On a beau avoir lu sur le sujet avant d’entreprendre le chemin, on ne peut pas savoir ni comprendre à moins de le vivre. De toute ma vie, c’est ce que j’ai fait de plus difficile. Tous ceux et celles, surtout celles, à qui j’en parle, peu importe leur âge ou leur nationalité, me disent la même chose. L’autre jour – ou était-ce l’autre semaine, je ne sais plus – après plus de 20 km sous le soleil (37 degrés!), j’arrive dans la cour d’un albergue et un gars était debout là, pieds nus et évidemment déjà douché. Il me regarde et me dit en anglais : « I know, it’s hard, very hard… ». J’ai fait un signe de tête sans plus et me suis rendue de peine et de misère à la réception espérant qu’il restait une place pour dormir. Fiou, j’ai un lit. Je n’ai toutefois pas dormi de la nuit à cause d’une infection importante à un orteil. Transport d’urgence vers une clinique quelques villages plus loin le lendemain matin.
J’avais pourtant mon plan B avant de partir. Si quelque chose arrive et que je ne peux plus marcher, j’achèterai un billet de train et j’irai visiter l’Europe. Mais non, une fois entrepris, le Camino a comme une « patte » sur toi. Son emprise est très forte. Ultreïa, ultreïa (plus loin, au-delà, allons)! Au fait, ça m’émeut beaucoup. Donc, antibiotiques pour l’infection et le lendemain je repartais. Je me disais que je n’avais jamais vécu rien de pareil. Mais, à bien y penser, c’est ce que j’ai fait toute ma vie… Ultreïa, ultreïa, peu importe les embuches, malgré les douleurs et les épreuves de la vie, j’ai continué d’avancer, de marcher sur le camino de cette vie dans laquelle j’ai été déposée.
Dans un texto Messenger, j’écrivais à une amie que c’était comme « remarcher ma vie ». Drôle d’affaire, le correcteur automatique de mon nouveau téléphone intelligent a changé remarcher pour démarcher lors de l’envoi. L’amie me répond : « démarcher? ». Je réponds « non, remarcher » et le correcteur s’active à nouveau. Alors voilà, je me suis dit que je démarchais donc ma vie. C’est sûrement un signe (!). On devient un peu dingue sur le Camino. Il y a des « signes » qu’on ne peut s’empêcher de voir ou de reconnaître ou encore de s’inventer.

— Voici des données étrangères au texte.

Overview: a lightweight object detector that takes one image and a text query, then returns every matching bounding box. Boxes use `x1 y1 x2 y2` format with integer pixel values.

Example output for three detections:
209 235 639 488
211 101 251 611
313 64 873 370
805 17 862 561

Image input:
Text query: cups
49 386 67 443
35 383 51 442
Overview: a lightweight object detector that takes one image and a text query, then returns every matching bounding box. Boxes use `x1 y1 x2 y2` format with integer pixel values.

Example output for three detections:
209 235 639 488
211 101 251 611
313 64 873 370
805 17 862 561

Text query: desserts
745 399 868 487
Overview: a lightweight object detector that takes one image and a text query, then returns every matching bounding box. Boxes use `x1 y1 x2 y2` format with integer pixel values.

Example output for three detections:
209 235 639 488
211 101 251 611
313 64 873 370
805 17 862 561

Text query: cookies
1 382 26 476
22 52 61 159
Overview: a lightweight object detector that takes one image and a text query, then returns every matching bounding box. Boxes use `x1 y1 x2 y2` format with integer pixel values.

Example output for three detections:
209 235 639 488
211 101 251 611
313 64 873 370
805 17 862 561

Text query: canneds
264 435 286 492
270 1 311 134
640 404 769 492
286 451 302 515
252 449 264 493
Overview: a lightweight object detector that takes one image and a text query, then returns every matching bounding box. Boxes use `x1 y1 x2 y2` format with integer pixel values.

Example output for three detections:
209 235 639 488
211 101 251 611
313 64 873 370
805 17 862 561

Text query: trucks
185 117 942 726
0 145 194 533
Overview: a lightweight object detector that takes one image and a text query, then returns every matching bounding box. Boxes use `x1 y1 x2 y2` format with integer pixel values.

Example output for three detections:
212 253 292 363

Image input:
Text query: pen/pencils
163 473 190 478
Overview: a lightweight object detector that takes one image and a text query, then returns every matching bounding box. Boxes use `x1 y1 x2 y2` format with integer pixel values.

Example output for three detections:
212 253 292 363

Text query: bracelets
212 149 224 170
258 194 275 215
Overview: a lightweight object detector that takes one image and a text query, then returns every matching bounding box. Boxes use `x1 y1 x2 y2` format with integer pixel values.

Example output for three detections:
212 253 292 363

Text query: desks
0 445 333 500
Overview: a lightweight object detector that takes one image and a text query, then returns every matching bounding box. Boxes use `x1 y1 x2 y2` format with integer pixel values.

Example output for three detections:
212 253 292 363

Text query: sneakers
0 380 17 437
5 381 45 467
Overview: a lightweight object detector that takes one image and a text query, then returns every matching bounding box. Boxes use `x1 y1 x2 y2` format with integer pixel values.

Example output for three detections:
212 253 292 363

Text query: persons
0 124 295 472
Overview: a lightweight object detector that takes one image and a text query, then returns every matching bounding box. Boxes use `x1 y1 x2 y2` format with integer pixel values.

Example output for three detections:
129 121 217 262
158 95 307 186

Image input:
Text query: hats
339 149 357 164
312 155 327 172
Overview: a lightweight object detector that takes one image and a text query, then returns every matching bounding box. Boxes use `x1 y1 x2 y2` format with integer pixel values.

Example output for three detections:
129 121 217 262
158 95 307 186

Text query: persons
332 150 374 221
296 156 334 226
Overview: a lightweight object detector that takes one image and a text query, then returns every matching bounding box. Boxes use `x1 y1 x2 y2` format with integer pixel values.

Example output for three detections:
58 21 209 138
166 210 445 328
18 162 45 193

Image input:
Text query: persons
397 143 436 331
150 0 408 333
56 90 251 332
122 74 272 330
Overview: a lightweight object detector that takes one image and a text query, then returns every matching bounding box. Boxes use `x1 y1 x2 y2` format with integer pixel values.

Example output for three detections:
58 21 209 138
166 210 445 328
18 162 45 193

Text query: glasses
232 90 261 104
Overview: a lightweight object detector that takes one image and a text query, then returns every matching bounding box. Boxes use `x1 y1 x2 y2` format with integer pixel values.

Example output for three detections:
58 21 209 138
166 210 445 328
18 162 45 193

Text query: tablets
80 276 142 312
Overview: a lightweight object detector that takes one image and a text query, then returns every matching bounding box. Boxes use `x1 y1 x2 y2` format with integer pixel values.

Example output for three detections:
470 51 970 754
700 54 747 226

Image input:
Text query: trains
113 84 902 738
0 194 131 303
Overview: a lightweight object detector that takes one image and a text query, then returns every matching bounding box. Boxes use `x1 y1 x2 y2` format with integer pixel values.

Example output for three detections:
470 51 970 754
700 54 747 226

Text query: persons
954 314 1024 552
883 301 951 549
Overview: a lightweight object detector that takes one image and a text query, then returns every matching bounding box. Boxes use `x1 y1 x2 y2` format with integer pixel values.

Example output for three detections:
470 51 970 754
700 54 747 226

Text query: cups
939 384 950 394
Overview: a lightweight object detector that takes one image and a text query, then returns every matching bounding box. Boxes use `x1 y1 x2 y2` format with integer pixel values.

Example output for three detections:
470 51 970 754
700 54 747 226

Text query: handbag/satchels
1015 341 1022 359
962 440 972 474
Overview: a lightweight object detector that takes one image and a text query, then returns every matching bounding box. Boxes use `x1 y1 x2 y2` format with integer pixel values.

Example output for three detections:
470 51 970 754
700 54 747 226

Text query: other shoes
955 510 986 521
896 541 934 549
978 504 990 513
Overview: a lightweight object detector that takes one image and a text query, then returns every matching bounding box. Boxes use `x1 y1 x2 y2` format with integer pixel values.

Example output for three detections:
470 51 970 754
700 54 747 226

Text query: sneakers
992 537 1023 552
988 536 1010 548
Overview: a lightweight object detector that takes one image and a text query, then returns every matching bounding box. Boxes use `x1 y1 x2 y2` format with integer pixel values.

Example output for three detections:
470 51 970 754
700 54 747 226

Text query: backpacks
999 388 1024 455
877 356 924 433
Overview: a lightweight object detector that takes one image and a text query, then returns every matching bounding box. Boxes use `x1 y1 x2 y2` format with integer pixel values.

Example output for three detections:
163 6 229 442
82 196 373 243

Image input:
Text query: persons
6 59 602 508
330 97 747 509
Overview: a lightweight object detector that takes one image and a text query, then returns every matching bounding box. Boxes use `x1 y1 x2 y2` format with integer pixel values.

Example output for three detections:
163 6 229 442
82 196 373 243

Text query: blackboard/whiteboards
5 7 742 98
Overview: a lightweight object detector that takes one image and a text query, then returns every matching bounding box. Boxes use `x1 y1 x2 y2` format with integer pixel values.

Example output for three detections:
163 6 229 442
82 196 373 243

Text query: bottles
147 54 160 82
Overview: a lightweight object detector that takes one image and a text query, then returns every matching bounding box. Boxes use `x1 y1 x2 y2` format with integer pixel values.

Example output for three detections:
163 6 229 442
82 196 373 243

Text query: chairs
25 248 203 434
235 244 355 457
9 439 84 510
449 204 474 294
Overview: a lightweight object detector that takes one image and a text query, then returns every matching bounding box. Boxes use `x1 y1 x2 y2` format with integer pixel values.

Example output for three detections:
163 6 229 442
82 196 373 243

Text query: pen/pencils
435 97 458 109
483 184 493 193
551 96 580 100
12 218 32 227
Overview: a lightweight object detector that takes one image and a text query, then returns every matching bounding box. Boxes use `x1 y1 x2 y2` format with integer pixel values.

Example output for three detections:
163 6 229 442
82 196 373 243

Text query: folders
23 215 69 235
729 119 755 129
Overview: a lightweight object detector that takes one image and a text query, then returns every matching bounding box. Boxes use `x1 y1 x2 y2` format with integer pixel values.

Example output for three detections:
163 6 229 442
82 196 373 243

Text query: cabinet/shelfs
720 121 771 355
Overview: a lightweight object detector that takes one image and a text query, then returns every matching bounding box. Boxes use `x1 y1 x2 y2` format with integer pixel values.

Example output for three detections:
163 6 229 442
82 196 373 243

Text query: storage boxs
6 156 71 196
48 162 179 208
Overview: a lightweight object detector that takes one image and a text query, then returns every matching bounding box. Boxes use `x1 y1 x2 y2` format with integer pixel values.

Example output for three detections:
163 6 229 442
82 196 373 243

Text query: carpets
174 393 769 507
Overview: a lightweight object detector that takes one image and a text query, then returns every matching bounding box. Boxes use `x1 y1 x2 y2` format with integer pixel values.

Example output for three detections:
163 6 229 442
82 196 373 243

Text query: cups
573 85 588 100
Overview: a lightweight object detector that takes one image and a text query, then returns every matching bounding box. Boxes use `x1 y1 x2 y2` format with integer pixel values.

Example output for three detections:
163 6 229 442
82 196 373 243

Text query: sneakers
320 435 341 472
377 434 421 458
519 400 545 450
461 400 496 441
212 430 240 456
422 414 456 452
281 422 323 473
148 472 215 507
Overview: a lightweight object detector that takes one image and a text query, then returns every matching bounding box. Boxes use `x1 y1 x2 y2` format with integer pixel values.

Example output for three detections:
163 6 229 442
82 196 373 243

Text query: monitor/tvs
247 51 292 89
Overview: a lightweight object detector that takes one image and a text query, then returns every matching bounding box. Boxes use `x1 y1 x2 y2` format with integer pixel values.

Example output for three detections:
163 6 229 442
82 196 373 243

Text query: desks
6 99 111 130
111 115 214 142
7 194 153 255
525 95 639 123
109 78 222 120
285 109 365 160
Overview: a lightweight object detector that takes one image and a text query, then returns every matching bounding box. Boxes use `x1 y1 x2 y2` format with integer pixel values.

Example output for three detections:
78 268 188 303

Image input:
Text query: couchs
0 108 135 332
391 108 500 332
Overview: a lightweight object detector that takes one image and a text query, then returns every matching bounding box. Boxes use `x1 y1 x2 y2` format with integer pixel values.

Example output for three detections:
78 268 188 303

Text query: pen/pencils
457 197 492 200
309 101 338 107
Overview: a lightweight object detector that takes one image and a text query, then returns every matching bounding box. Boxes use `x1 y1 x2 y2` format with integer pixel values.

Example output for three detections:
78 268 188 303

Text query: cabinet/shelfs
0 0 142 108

Depuis Pamplona (600 km d’ici), il y a des coquelicots au bord du chemin qui ne cessent de me chuchoter « Je me souviens », comme un mantra. Ils sont toujours là. Un autre signe. Je me souviens de quoi, bâzouelle? Conclusion de pèlerine quasiment en transe : « Si je démarche ma vie, je me souviendrai donc de qui j’étais avant de l’entreprendre. Super! » J’te l’dis, on devient un peu dingue sur le Camino. Ça fait rire et ça fait pleurer.
Aujourd’hui, j’ai marché 20 km, d’abord dans le brouillard (ou était-ce dans les nuages?), en suite en plein soleil pour finir dans un gros orage avec pluie, vent, tonnerre et éclairs. J’ai chanté presque tout le long, jonglé à la majorette avec mes bâtons de marche et j’en passe. Un état de bonheur et de plénitude comme j’en avais rarement vécu. Ça valait la peine de poursuivre.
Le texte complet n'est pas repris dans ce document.